_HOW TO COMPLETE THIS TASK_
The response should hold every record from the listing that follows, verbatim, and no pictures.

____ RAW DATA

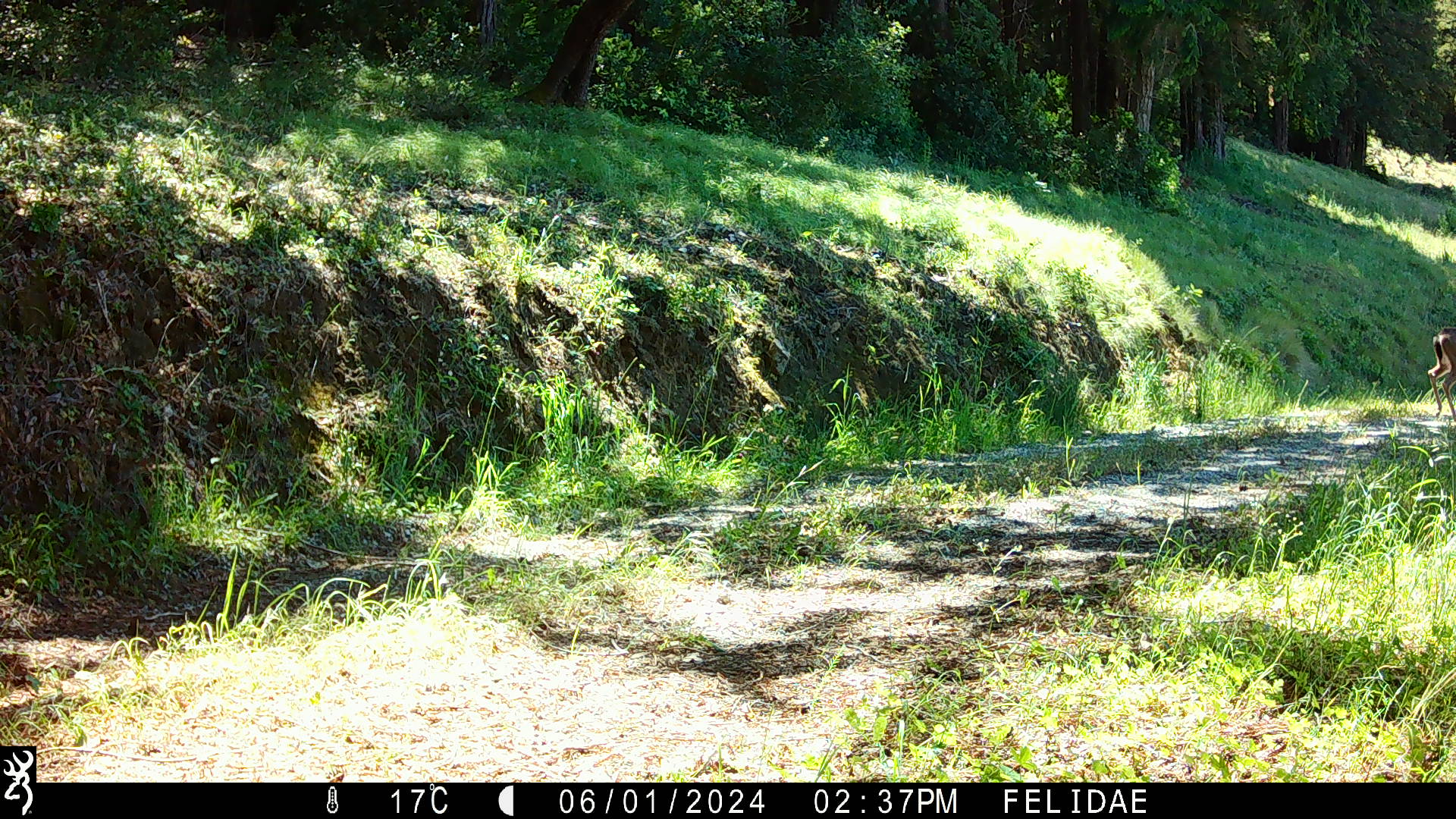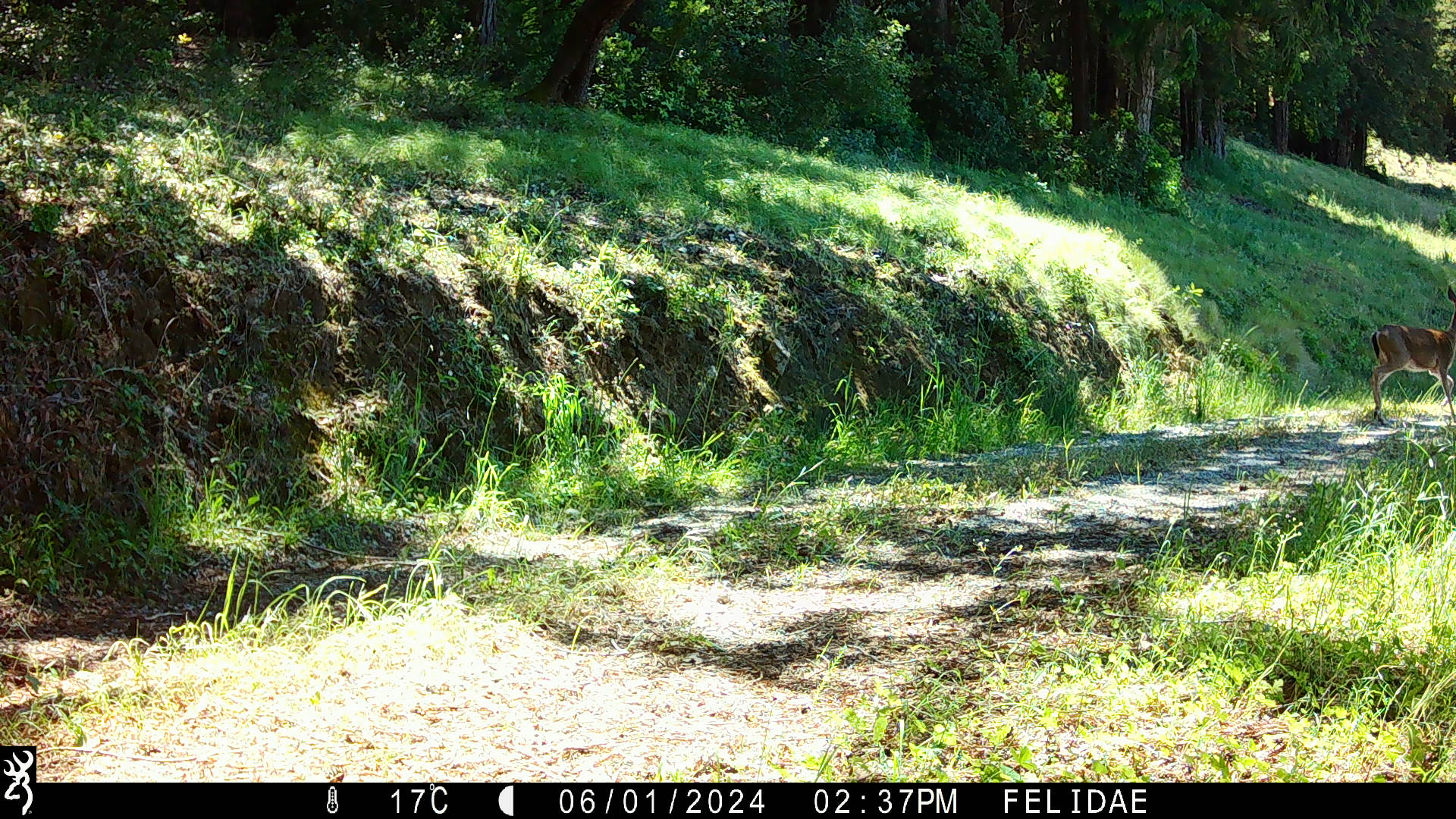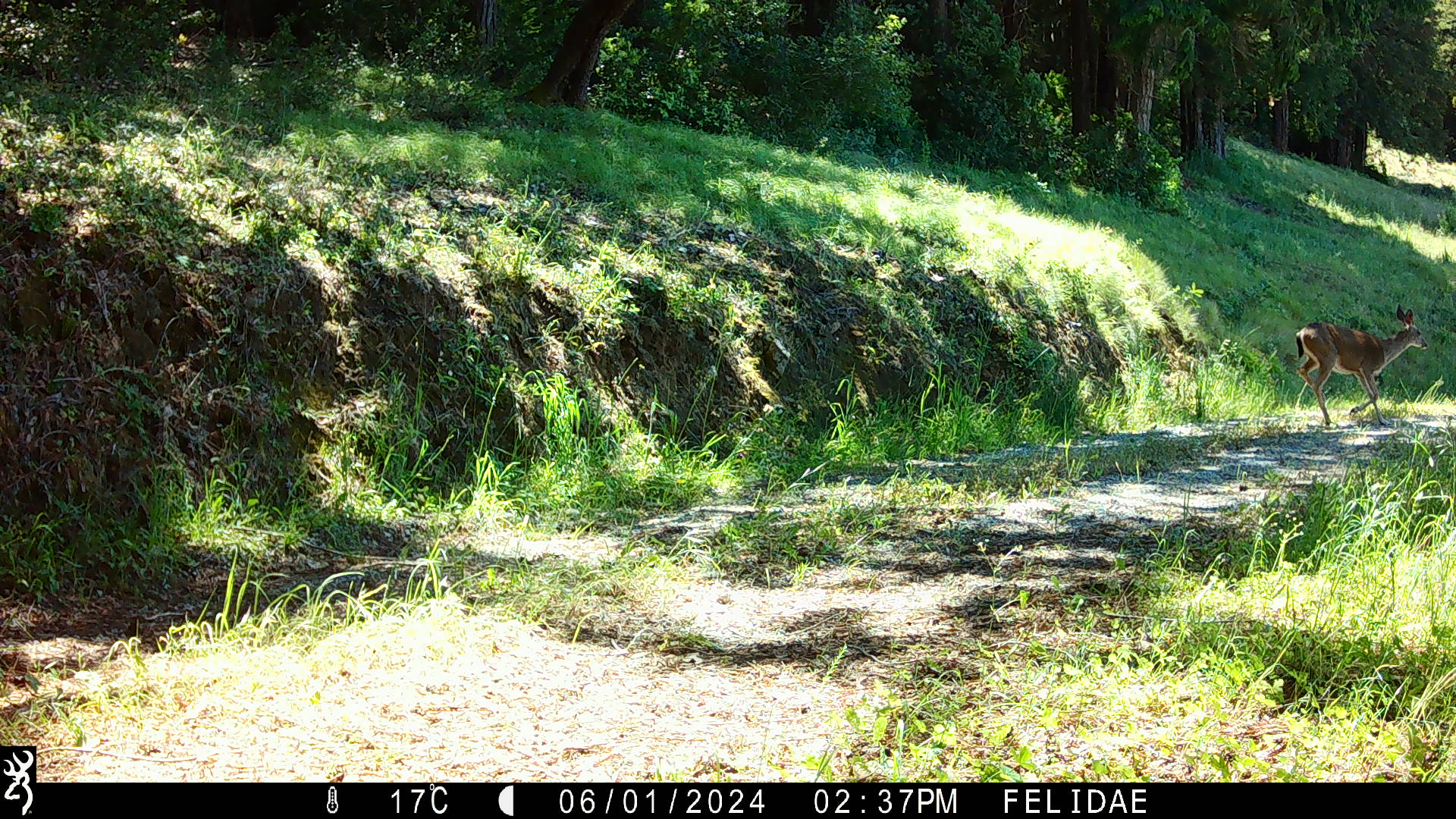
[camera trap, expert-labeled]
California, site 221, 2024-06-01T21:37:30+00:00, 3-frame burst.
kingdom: Animalia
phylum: Chordata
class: Mammalia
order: Artiodactyla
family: Cervidae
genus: Odocoileus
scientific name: Odocoileus hemionus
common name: mule deer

________

_ANSWER BOX_
[camera trap, expert-labeled]
California, site 221, 2024-06-01T21:37:30+00:00, 3-frame burst.
kingdom: Animalia
phylum: Chordata
class: Mammalia
order: Artiodactyla
family: Cervidae
genus: Odocoileus
scientific name: Odocoileus hemionus
common name: mule deer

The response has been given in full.